4.1. Sul piano del diritto interno, l'art. 35 LStrI indica che il permesso per frontalieri è rilasciato per un'attività lucrativa entro la zona di frontiera, che è di durata limitata, può essere prorogato e vincolato ad altre condizioni (cpv. 1-3). Dall'art. 35 LStrI risulta nel contempo che la proroga del permesso è subordinata all'assenza di motivi di revoca giusta l'art. 62 cpv. 1 LStrI (cpv. 4; sentenze 2C_164/2021 del 29 luglio 2021 consid. 3.1; 2C_480/2020 del 19 giugno 2020 consid. 3.1).  
Ai cittadini comunitari, l'ordinamento interno si applica però unicamente se l'accordo sulla libera circolazione delle persone non contiene disposizioni derogatorie o se la legge federale sugli stranieri e la loro integrazione prevede disposizioni più favorevoli (art. 2 cpv. 2 LStrI; sentenze 2C_810/2019 del 6 gennaio 2020 consid. 3.1; 2C_847/2019 del 18 dicembre 2019 consid. 3.1, entrambe relative al rilascio/rinnovo di un permesso per confinanti UE/AELS). 
 
4.2. Come tutti i diritti conferiti dalle disposizioni dell'accordo citato, anche il diritto per i lavoratori frontalieri dipendenti, cittadini di una parte contraente, di esercitare un'attività economica nel territorio dell'altra parte contraente (art. 4 ALC; art. 2 cpv. 1 e art. 7 allegato I ALC), può essere limitato solo da misure giustificate da motivi di ordine pubblico, pubblica sicurezza o pubblica sanità conformemente all'art. 5 cpv. 1 allegato I ALC (DTF 139 II 121 consid. 5.3; sentenze 2C_164/2021 del 29 luglio 2021 consid. 3.2; 2C_481/2020 del 7 luglio 2020 consid. 3.2).

○ ○ ○ ○

CONSEGNA
Nel brano sul permesso per frontalieri, a che cosa è subordinata la proroga del permesso? Le voci non hanno alcun legame con il brano.

VOCI FORNITE
○ ○ ○ ○

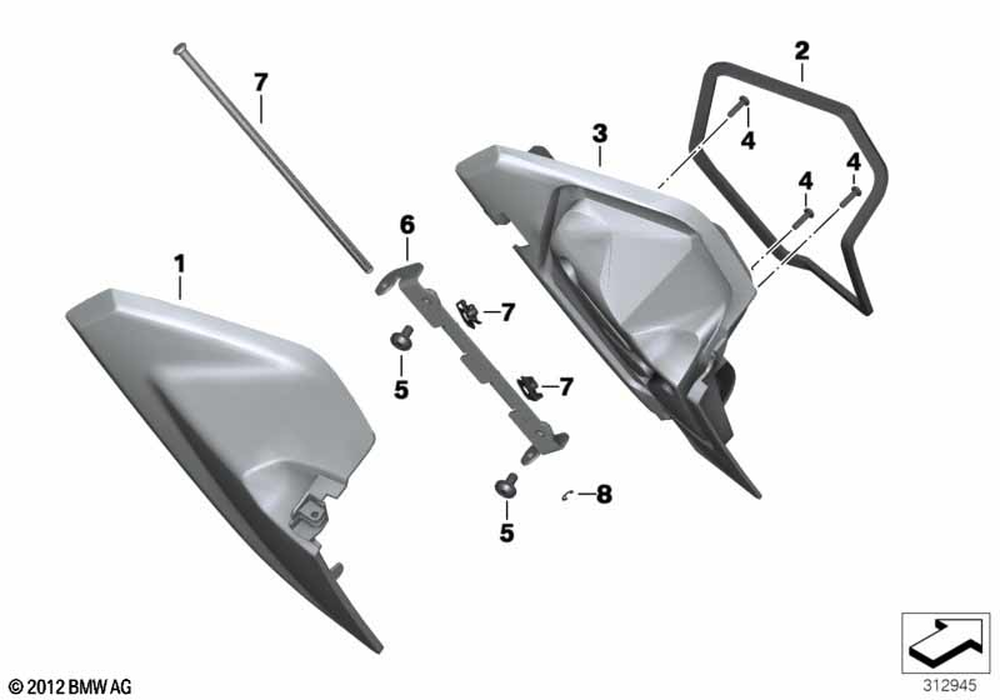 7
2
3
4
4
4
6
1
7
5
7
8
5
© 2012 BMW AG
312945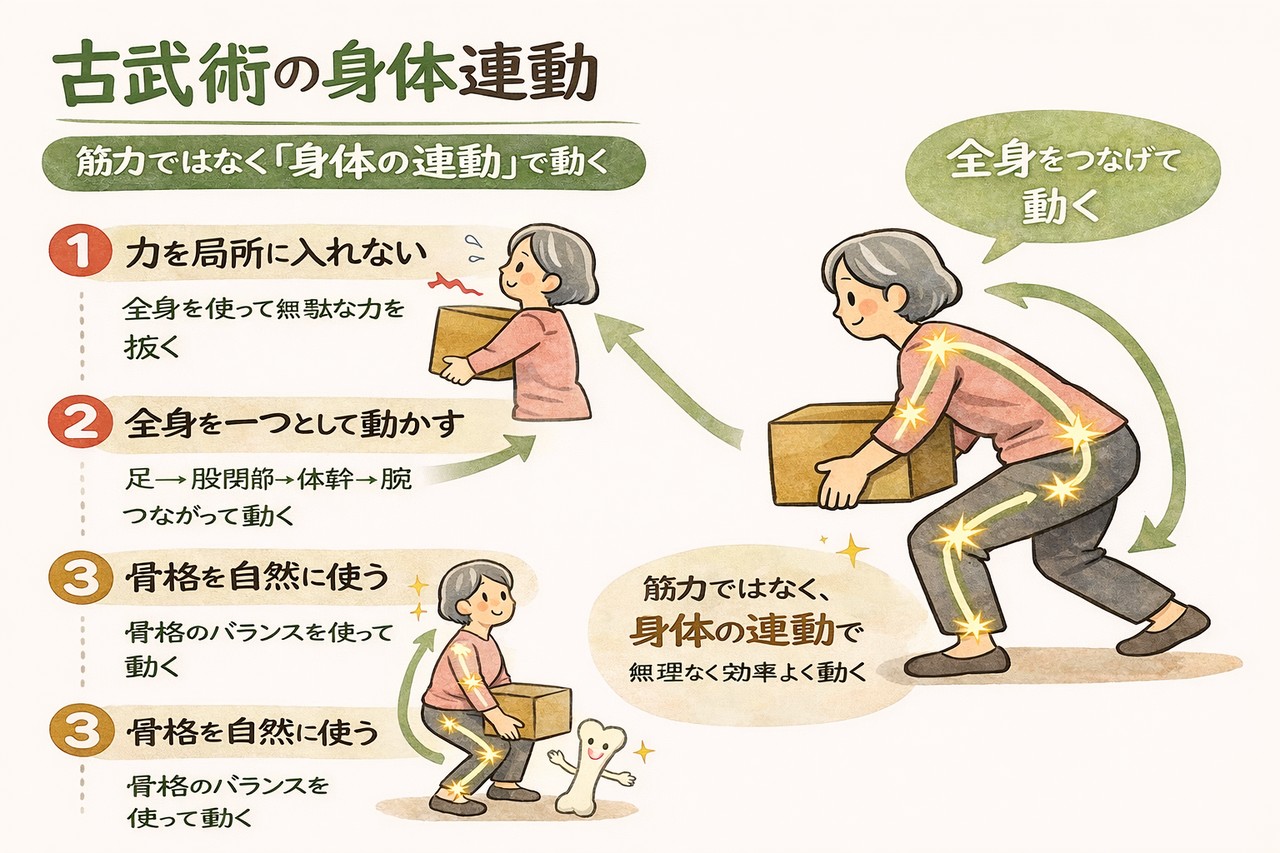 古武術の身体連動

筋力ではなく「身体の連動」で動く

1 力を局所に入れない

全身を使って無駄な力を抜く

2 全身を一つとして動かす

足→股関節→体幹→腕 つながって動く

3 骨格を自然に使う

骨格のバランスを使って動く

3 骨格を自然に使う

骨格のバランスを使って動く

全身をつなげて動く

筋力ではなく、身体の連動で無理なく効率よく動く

○ ○ ○ ○

SPAZIO RISPOSTA
All'assenza di motivi di revoca giusta l'art. 62 cpv. 1 LStrI.